▶ [Exercise]
Search the records for the word "Tanzania" and copy each line in which it appears.

▶ [Material to process]
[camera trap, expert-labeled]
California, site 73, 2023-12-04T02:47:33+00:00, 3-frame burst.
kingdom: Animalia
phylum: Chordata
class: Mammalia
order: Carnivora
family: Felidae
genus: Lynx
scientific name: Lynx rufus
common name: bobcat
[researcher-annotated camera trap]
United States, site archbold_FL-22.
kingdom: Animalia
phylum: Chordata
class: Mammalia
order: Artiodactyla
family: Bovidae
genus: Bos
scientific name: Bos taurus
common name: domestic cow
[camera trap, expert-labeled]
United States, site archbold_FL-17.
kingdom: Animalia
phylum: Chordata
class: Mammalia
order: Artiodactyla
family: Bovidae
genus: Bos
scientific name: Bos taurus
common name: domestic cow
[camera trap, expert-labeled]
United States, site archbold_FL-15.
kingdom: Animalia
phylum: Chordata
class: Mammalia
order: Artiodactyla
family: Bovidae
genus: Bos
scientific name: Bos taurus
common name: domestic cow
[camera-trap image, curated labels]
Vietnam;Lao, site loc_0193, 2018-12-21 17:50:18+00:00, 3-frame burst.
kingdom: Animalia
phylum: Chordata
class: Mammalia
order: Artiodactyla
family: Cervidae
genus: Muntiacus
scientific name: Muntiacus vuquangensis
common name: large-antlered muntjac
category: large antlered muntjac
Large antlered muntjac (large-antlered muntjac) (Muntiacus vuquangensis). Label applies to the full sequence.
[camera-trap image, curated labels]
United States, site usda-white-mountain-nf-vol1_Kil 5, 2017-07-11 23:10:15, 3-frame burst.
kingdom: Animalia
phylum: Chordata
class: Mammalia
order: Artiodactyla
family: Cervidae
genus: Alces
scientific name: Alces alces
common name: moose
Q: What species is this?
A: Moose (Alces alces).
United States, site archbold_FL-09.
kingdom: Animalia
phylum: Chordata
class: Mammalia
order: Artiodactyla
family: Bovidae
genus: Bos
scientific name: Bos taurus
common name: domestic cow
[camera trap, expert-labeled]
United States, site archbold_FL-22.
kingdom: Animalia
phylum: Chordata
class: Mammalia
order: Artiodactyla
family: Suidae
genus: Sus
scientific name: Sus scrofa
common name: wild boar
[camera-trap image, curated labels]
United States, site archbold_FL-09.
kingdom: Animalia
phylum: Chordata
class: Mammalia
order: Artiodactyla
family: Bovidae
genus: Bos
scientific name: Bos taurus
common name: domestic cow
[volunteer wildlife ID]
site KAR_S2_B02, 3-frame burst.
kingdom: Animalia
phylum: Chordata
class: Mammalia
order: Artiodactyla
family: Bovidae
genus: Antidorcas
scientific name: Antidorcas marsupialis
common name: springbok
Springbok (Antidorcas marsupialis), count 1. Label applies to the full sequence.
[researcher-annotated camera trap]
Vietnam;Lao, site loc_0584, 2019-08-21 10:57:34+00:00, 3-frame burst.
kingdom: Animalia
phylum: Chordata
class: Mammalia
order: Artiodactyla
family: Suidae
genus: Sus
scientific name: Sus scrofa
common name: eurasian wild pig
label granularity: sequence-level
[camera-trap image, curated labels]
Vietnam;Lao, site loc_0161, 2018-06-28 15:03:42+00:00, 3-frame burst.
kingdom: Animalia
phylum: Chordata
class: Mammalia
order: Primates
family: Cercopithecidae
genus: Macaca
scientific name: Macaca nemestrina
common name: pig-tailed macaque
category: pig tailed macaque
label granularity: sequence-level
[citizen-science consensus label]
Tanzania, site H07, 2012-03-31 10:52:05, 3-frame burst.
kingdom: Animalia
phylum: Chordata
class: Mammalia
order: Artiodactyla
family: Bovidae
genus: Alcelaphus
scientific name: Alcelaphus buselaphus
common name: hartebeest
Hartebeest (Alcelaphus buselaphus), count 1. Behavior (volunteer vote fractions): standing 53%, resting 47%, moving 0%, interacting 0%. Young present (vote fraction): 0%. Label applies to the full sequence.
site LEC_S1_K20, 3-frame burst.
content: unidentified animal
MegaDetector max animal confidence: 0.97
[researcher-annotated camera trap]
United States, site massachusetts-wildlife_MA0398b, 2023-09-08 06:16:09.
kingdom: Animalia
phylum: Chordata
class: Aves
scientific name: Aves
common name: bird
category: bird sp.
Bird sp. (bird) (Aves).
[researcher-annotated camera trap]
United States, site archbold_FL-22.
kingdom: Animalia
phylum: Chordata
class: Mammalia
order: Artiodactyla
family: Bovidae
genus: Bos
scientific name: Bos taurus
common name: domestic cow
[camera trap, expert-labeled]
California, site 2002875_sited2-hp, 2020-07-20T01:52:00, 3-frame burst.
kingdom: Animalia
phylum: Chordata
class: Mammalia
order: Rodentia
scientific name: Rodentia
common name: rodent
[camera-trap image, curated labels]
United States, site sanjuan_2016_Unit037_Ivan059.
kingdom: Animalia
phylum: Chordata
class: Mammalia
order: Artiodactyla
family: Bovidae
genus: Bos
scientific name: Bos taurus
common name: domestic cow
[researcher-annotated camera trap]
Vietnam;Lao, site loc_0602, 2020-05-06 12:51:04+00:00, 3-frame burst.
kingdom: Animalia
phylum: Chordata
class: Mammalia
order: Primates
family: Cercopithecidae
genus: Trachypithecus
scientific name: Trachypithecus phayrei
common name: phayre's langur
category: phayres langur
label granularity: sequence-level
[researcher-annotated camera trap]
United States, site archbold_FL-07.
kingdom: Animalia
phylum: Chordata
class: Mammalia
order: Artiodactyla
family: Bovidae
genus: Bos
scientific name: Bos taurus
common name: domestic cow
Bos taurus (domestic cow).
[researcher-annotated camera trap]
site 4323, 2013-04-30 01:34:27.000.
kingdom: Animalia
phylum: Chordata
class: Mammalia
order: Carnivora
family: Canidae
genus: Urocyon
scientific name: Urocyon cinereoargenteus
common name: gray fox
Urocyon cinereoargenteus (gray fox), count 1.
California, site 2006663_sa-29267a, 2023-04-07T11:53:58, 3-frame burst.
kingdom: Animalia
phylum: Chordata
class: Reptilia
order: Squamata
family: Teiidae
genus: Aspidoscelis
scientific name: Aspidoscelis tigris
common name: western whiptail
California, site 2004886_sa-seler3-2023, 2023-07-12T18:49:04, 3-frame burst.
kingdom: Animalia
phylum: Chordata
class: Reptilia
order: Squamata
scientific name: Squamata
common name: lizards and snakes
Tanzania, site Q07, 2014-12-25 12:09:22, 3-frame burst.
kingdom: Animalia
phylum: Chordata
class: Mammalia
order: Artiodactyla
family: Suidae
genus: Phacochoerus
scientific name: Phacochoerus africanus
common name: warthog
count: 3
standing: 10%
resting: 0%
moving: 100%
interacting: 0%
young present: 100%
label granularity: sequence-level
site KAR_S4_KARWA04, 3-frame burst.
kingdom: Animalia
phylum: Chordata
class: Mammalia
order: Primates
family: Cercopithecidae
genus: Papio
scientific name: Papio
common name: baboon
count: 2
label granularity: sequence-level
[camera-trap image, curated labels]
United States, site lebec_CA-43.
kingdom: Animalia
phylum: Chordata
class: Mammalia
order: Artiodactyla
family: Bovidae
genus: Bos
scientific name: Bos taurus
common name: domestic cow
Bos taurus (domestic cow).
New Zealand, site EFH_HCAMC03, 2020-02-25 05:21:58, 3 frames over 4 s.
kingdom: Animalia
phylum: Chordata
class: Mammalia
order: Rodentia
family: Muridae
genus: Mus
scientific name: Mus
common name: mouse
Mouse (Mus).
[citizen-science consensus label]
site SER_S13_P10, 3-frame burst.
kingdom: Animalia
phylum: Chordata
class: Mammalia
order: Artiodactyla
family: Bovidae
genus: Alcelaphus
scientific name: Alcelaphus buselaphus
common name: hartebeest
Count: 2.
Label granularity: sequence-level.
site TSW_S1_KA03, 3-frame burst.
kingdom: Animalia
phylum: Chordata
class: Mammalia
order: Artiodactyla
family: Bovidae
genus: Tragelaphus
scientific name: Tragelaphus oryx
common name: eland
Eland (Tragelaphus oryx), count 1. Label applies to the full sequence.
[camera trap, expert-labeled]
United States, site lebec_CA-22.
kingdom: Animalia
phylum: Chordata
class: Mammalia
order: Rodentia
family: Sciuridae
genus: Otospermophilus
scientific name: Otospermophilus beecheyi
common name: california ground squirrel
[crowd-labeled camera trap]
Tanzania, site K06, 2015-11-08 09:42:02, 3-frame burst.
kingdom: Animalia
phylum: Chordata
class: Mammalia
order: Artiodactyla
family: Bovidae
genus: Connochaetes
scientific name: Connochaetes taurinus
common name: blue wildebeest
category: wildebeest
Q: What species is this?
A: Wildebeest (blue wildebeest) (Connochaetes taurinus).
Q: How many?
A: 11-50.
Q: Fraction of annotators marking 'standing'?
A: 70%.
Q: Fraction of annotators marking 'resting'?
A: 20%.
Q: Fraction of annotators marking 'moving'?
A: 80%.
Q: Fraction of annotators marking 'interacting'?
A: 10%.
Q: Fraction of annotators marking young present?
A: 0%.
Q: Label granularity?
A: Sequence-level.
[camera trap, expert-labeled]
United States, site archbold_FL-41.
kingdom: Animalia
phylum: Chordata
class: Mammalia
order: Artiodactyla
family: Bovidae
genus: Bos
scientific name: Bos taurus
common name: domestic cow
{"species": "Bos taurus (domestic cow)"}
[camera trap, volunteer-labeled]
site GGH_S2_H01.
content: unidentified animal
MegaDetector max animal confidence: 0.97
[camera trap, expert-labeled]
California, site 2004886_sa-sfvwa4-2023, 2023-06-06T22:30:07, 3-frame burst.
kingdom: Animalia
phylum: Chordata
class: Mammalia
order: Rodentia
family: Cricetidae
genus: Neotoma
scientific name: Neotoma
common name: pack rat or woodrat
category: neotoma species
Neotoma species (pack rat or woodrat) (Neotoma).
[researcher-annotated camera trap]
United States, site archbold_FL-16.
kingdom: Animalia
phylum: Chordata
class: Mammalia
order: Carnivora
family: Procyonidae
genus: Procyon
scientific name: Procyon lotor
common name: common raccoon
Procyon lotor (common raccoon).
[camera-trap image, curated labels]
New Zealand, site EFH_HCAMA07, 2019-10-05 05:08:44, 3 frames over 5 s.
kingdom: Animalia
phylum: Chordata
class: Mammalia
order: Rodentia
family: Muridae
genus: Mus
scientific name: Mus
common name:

▶ [Completed task]
Tanzania, site H07, 2012-03-31 10:52:05, 3-frame burst.
Tanzania, site Q07, 2014-12-25 12:09:22, 3-frame burst.
Tanzania, site K06, 2015-11-08 09:42:02, 3-frame burst.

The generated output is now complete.